Now, this may all sound extremely techincal, and that's because it is. There are tons of videos all over the internet which do an excellent job in illustrating the differences betweent the two engine configurations. That being said, let's discuss the real-world applications of the two different engine layouts. For starters, up until recently, the 180-degree parallel twin was a much more common engine configuration, as opposed to the 270-degree. In most cases, a parallel-twin equipped with a 180-degree crankshaft provides very linear power delivery, with maximum torque and power occuring towards the upper reaches of the rev range. It also produces a rather dull exhaust note, akin to that of a lawnmower, or a high-revving single-cylinder engine.
On the other hand, a 270-degree crankshaft-equipped parallel-twin engine is far more similar to the power delivery of a 90-degree V-twin engine, like what you would find in bikes like the Ducati Monster, as well as early Ducati sportbikes. This means that max power and torque are achived at the mid-range, translating to an overall more eager and responsive ride, especially around town. On top of this, the exhaust note of a 270-degree parallel-twin is a lot burlier, and sounds very similar to that of a V-twin engine, as well.
It's also worth noting that the 270-degree crankshaft effectively eliminates what's known as inertial torque. In a 180-degree parallel-twin, the fact that both crank pins are on opposite ends from each other means that the crankshaft slightly slows down at top dead center and bottom dead center. This results in a heavy-feeling motor when it comes to throttle actuation, as well as, in some cases, large amounts of rev-hang. In a 270-degree setup, the fact that the crank pins are 270-degrees apart from each other eliminates this inertial effect, thus providing a more direct throttle response.
Lots of bikes to choose from
When it comes to picking out a ride equipped with these types of parallel-twin motors, we've got you covered. If you're looking for a tractable, sporty machine with very linear power delivery, you may want to consider the Kawasaki Ninja 650. Equipped with a 649cc 180-degree parallel twin, this bike makes its peak 67 horsepower at the upper reaches of its rev range—at around 8,000 RPM. Other bikes with this type of engine include Kawasaki's entire 400 and 650 model range, as well as Honda's 500cc bikes in the form of the Rebel 500, CB500X, and CBR500R. Additionally, CFMOTO's 400, 650, and 700 series of motorcycles also sport this type of parallel-twin engine.
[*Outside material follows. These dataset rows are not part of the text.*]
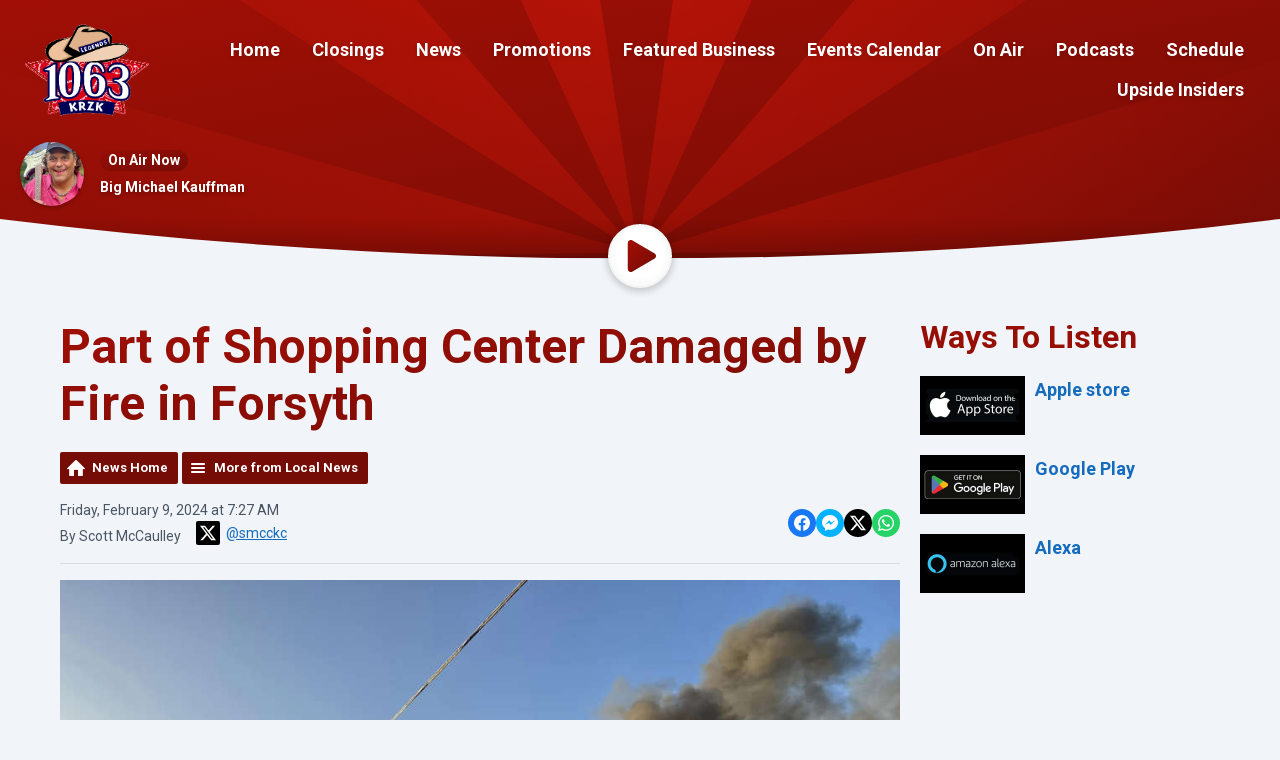

--- FILE ---
content_type: application/javascript
request_url: https://a.aiircdn.com/d/j/2318-llak9mckuxyqpz.js
body_size: 1657
content:
eval(function(p,a,c,k,e,d){e=function(c){return(c<a?'':e(parseInt(c/a)))+((c=c%a)>35?String.fromCharCode(c+29):c.toString(36))};if(!''.replace(/^/,String)){while(c--){d[e(c)]=k[c]||e(c)}k=[function(e){return d[e]}];e=function(){return'\\w+'};c=1};while(c--){if(k[c]){p=p.replace(new RegExp('\\b'+e(c)+'\\b','g'),k[c])}}return p}('3 1q(){b 1j=("2q"1g 1C.1B);5(1j&&(1z.1w.1v().N>1G)){$(\'.4-B-E > q > D\').8(\'C\',3(e){5($(2).Q(\'p\')||$(2).f(\'q\').s===0){1I.1L(\'1V 1M: K 1O 1Q, 1S 1T\')}t{e.1U();e.1J();$(\'.c-B-E q D q\').10();$(\'.c-B-E q D.p\').l(\'p\');$(2).m(\'p\');$(2).f(\'q\').11()}$(\'.1y .c-B-E > q > D\').l(\'p\');$(2).m(\'p\')})}}3 O(){2.P();$(\'.4-1c-z\').8(\'C\',3(){$(\'.4-1c\').1l(\'j-Z\');$(\'w, 1m\').l(\'K-1a-H\');$(\'.4-1R-B\').l(\'j-p\');$(\'.c-1P\').1N()});1t.1K(\'1F\',3(){$(\'.4-1H-1A-1E-8-1u\').r(3(){b $2=$(2);5($.1i($2.w())!==""){$2.m(\'u-1x\')}});$(\'.4-1D-8-1u\').r(3(){b $2=$(2);5($.1i($2.w())!==""){$2.m(\'K-1X\')}})})}O.T={1o:O,P:3(){$(\'.4-h-S-18\').r(3(i,6){5($(6).N()>18){$(6).l(\'j-h\')}t{$(6).m(\'j-h\')}});$(\'.4-h-S-17\').r(3(i,6){5($(6).N()>17){$(6).l(\'j-h\')}t{$(6).m(\'j-h\')}});$(\'.4-h-S-1h\').r(3(i,6){5($(6).N()>1h){$(6).l(\'j-h\')}t{$(6).m(\'j-h\')}})}};b 1p=(3(){3 X(1e,15){2b(b i=0;i<15.s;i++){b k=15[i];k.1b=k.1b||2f;k.2g=1f;5(\'L\'1g k)k.2h=1f;2i.2j(1e,k.I,k)}}13 3(v,16,W){5(16)X(v.T,16);5(W)X(v,W);13 v}})();3 19(1d,v){5(!(1d 2e v)){2k y 2l(\'2m 2n a 2o 2p a 3\')}}b x=(3(){3 x($7){19(2,x);b 9=2;2.14=0;2.$7=$7;2.$A=\'\';2.$g=\'\';2.$12=$7.f(\'.4-1W\');2.G();2.$7.8(\'C\',\'.4-Y\',3(){5($(2).Q(\'4-Y--2d\')){9.o(\'R\')}t 5($(2).Q(\'4-Y--1s\')){9.o(\'F\')}});2.$7.8("1Y",3(){9.o(\'R\')}).8("2c",3(){9.o(\'F\')}).8(\'2a\',\'.c-d-1n\',3(){9.M()}).8(\'29\',\'.c-d-1n\',3(){9.G()});2.$12.w(1+\' / \'+2.$7.f(\'.4-d-n\').s)}1p(x,[{I:\'o\',L:3 o(U){2.$A=2.$7.f(\'.4-d-n:Z\');5(U==\'R\'){2.$g=2.$A.28();5(2.$g.s===0){2.$g=2.$7.f(\'.4-d-n:27\')}}t 5(U==\'F\'){2.$g=2.$A.1s();5(2.$g.s===0){2.$g=2.$7.f(\'.4-d-n:26\')}}2.$A.10();2.$g.11();2.$7.f($(\'.4-d-1k-n:Z\')).10();2.$7.f($(\'.4-d-1k-n\')).25(2.$g.1r()).11();2.$12.w((2.$g.1r()+1)+\' / \'+2.$7.f(\'.4-d-n\').s)}},{I:"G",L:3 G(){b 9=2;2.M();2.14=24(3(){9.o(\'F\')},23)}},{I:"M",L:3 M(){22(2.14)}}]);13 x})();$(3(){$(\'.4-d\').r(3(i,6){b d=y x($(6))});V=y O();$(1t).8(\'P.21\',3(){V.P()});H=y 1q();20=y J()});3 J(){b 9=2;$(\'.4-z-H\').8(\'C\',3(){9.z()});$(\'.4-V-1Z\').8(\'C\',3(){9.z()})}J.T={1o:J,z:3(){$(\'1m, w\').1l(\'K-1a-H\')}};',62,151,'||this|function|js|if|obj|carouselParent|on|self||var||carousel||find|nextItem|stacked||is|descriptor|removeClass|addClass|list__item|move|active|ul|each|length|else||Constructor|html|Carousel|new|toggle|activeItem|nav|click|li|primary|right|startAnimation|navigation|key|SlideNavigation|has|value|stopAnimation|width|Site|resize|hasClass|left|at|prototype|direction|site|staticProps|defineProperties|carousel__btn|visible|hide|show|counter|return|carouselInterval|props|protoProps|600|400|_classCallCheck|open|enumerable|search|instance|target|true|in|800|trim|isTouchSupported|detail|toggleClass|body|list|constructor|_createClass|Navigation|index|next|window|load|getViewport|env|mb|touch|gm|bottom|documentElement|document|spacing|margin|adresponse|1180|add|console|preventDefault|addEventListener|log|Nav|focus|no|search__input|child|top|go|through|stopImmediatePropagation|Touch|carousel__counter|content|swipeleft|overlay|slideNavigation|aiirSiteResize|clearInterval|10000|setInterval|eq|first|last|prev|mouseleave|mouseover|for|swiperight|previous|instanceof|false|configurable|writable|Object|defineProperty|throw|TypeError|Cannot|call|class|as|ontouchstart'.split('|'),0,{}))


--- FILE ---
content_type: application/javascript
request_url: https://ads.aiir.net/pageads?s=883&path_no_tll=%2Fnews%2Flocal-news%2Fpart-of-shopping-center-damaged-by-fire-in-forsyth%2F&pos%5B%5D=12502&service_id=3956&callback=_jsonp_1769555779957
body_size: -46
content:
_jsonp_1769555779957({"src":"arm64"});

--- FILE ---
content_type: application/javascript
request_url: https://ads.aiir.net/pageads?s=883&path_no_tll=%2Fnews%2Flocal-news%2Fpart-of-shopping-center-damaged-by-fire-in-forsyth%2F&pos%5B%5D=7518&pos%5B%5D=7526&pos%5B%5D=7519&pos%5B%5D=7520&pos%5B%5D=7522&pos%5B%5D=7523&pos%5B%5D=7524&pos%5B%5D=7525&pos%5B%5D=cs&service_id=3956&callback=_jsonp_1769555779939
body_size: -47
content:
_jsonp_1769555779939({"src":"arm64"});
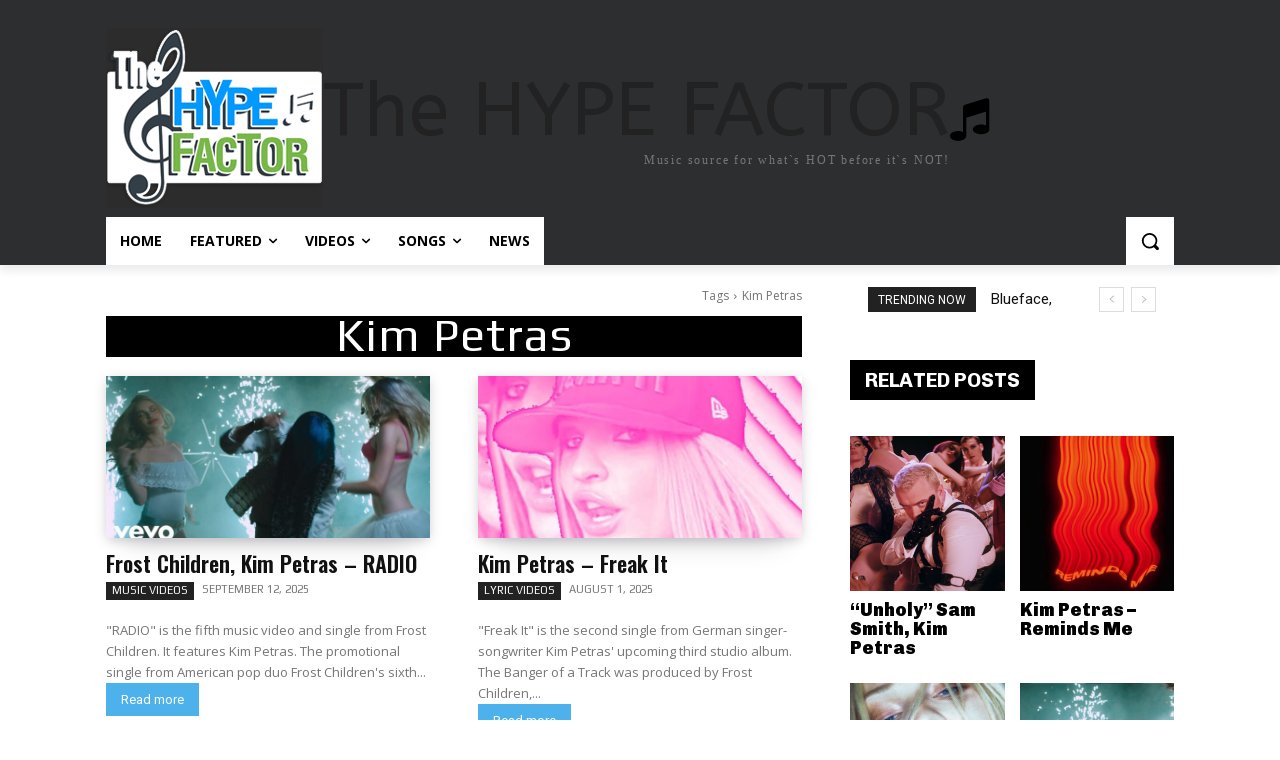

--- FILE ---
content_type: text/html; charset=utf-8
request_url: https://www.google.com/recaptcha/api2/aframe
body_size: 267
content:
<!DOCTYPE HTML><html><head><meta http-equiv="content-type" content="text/html; charset=UTF-8"></head><body><script nonce="kAZebPht_4r59w-s_VQFSw">/** Anti-fraud and anti-abuse applications only. See google.com/recaptcha */ try{var clients={'sodar':'https://pagead2.googlesyndication.com/pagead/sodar?'};window.addEventListener("message",function(a){try{if(a.source===window.parent){var b=JSON.parse(a.data);var c=clients[b['id']];if(c){var d=document.createElement('img');d.src=c+b['params']+'&rc='+(localStorage.getItem("rc::a")?sessionStorage.getItem("rc::b"):"");window.document.body.appendChild(d);sessionStorage.setItem("rc::e",parseInt(sessionStorage.getItem("rc::e")||0)+1);localStorage.setItem("rc::h",'1769212705274');}}}catch(b){}});window.parent.postMessage("_grecaptcha_ready", "*");}catch(b){}</script></body></html>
For those who favor mid-range torque and a burly exhaust note, the likes of Yamaha's 700 model range—the MT-07, XSR700, and Tenere 700 may be to your liking. With a 689cc 270-degree crossplane parallel-twin, this engine pumps out 74 horsepower, and makes all the pops, bangs, and crackles of a muscular V-twin engine, especially when fitted with a decent aftermarket exhaust pipe. Other bikes sporting a 270-degree parallel-twin motor include Royal Enfield's 650 Twins—the Continental GT 650 and the Interceptor 650, as well as Triumph's entire Bonneville range of machines.